▸ TEXT PROVIDED

***

Mutable Default Arguments are Dangerous

• A default argument value is a part of a function value, not generated by a call.
  • This is because the default value is bound to the same value over each function call.
  • For all function calls of the same function, the default arguments are always bound to the same value, which could possibly change if it were a mutable object.

def f(s=[]):
    s.append(5)
    return len(s)

print("First call:", f())
print("Second call:", f())
print("Third call:", f())
print("Fourth call:", f())

First call: 1
Second call: 2
Third call: 3
Fourth call: 4

Mutable Functions

• Mutable values may be used to define mutable functions: functions with behaviors that vary over time.
  • Mutable functions do not always return the same return value for the same arguments.
  • This is because they are non-pure functions. Some side-effect happens as a result of calling the function, which could affect future calls to that function.
    • These functions represent a state, which is always changing.
    • The state is local, it is not defined anywhere else, it is just part of the function’s behavior
• Using higher order functions, we may bundle specific functions with data, and that data can be mutable, making the function mutable as well.
• Mutable values induces behavior changes

Mutable Values & Persistent Local State

• Values that persist across multiple function calls, and can be changed
  • We use a mutable value to achieve this.
  • The mutable is bound in a frame above the function call frame, so the function may always access that mutable value even across different function call frames.

def make_withdraw_list(balance):
    b = [balance]
    def withdraw(amount):
        if (amount > b[0]):
            return 'Insufficient funds'
        b[0]-=amount
        return b[0]
    return withdraw

withdraw = make_withdraw_list(100)
print("Withdraw 25:", withdraw(25))
print("Withdraw 25:", withdraw(25))
print("Withdraw 60:", withdraw(60))
print("Withdraw 15:", withdraw(15))

Withdraw 25: 75
Withdraw 25: 50
Withdraw 60: Insufficient funds
Withdraw 15: 35

***

▸ REQUIRED WORK
A - Render this sentence from the text on mutable values in Spanish: "Mutable functions do not always return the same return value for the same arguments."
B - Print everything in the text on mutable values from "Mutable Default Arguments" down to "each function call.".
The listing that follows this text is not required for any of the work.

▸ DATA SECTION
***

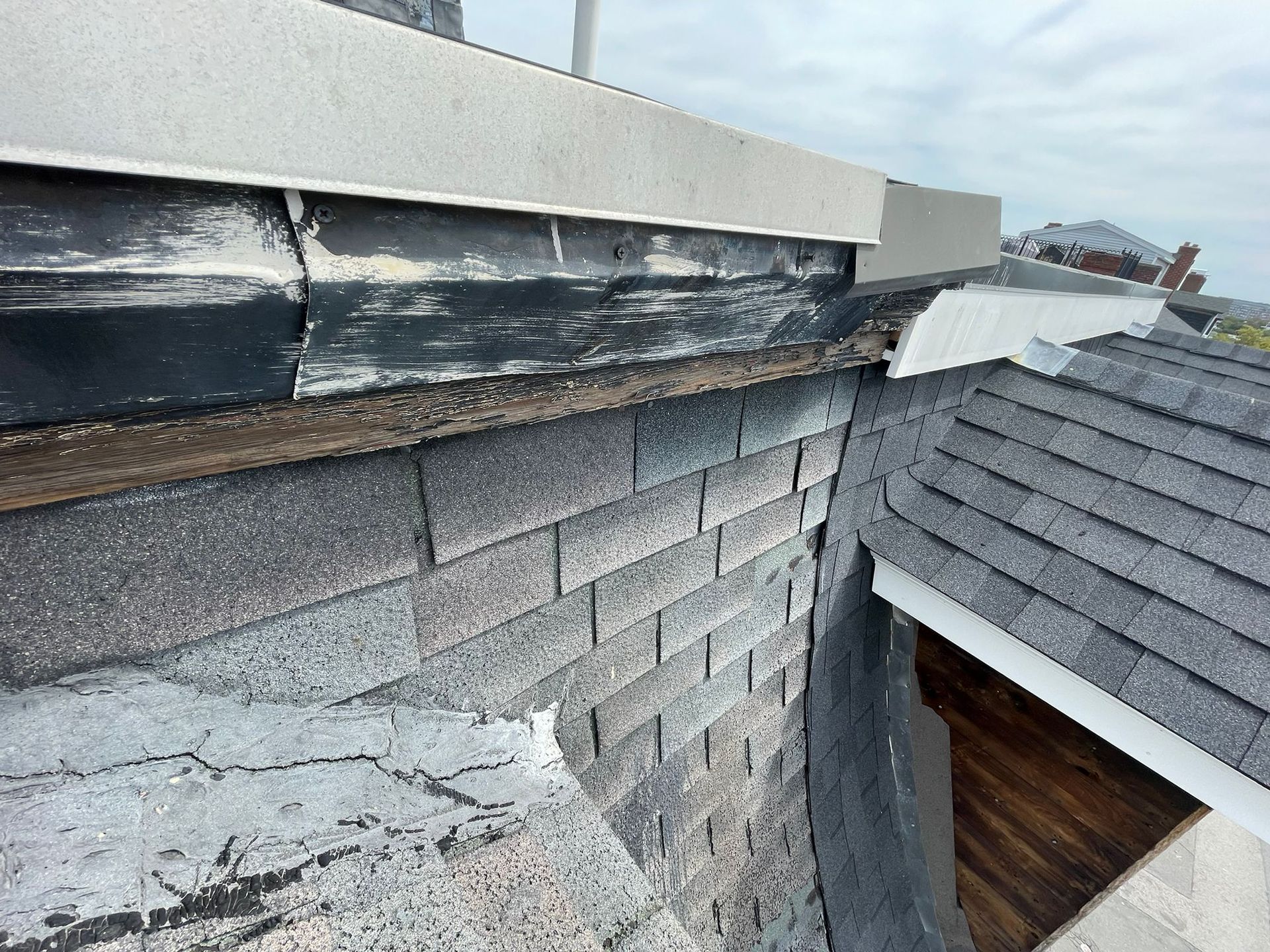 Close-up of a chimney and roof with damaged shingles and flashing. Gray and black hues dominate.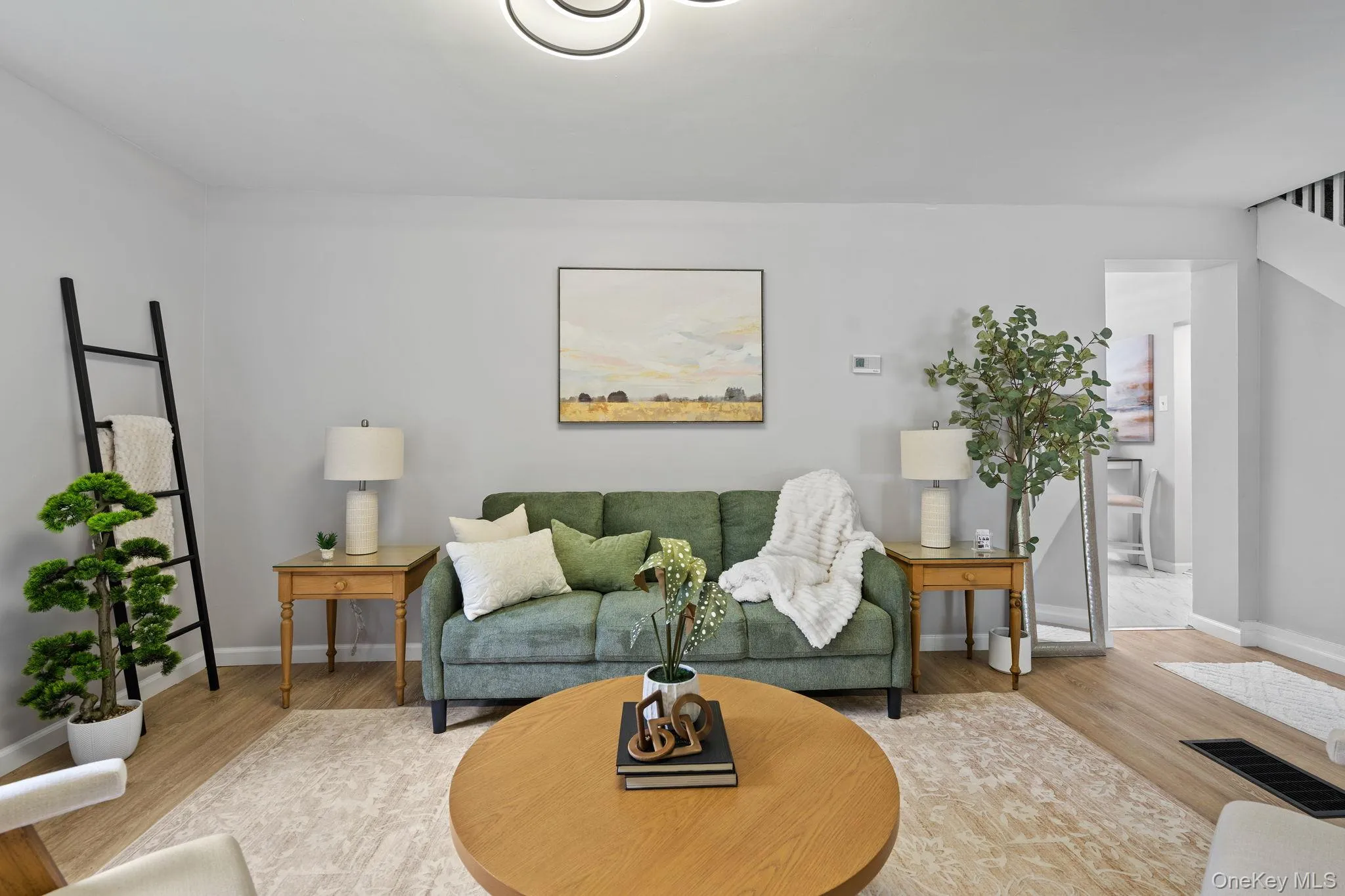 Living area featuring wood finished floors and baseboards Living area featuring wood finished floors and baseboards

***

▸ RESPONSES TO THE EXERCISE
A - Las funciones mutables no siempre devuelven el mismo valor de retorno para los mismos argumentos.

B -
Mutable Default Arguments are Dangerous

• A default argument value is a part of a function value, not generated by a call.
  • This is because the default value is bound to the same value over each function call.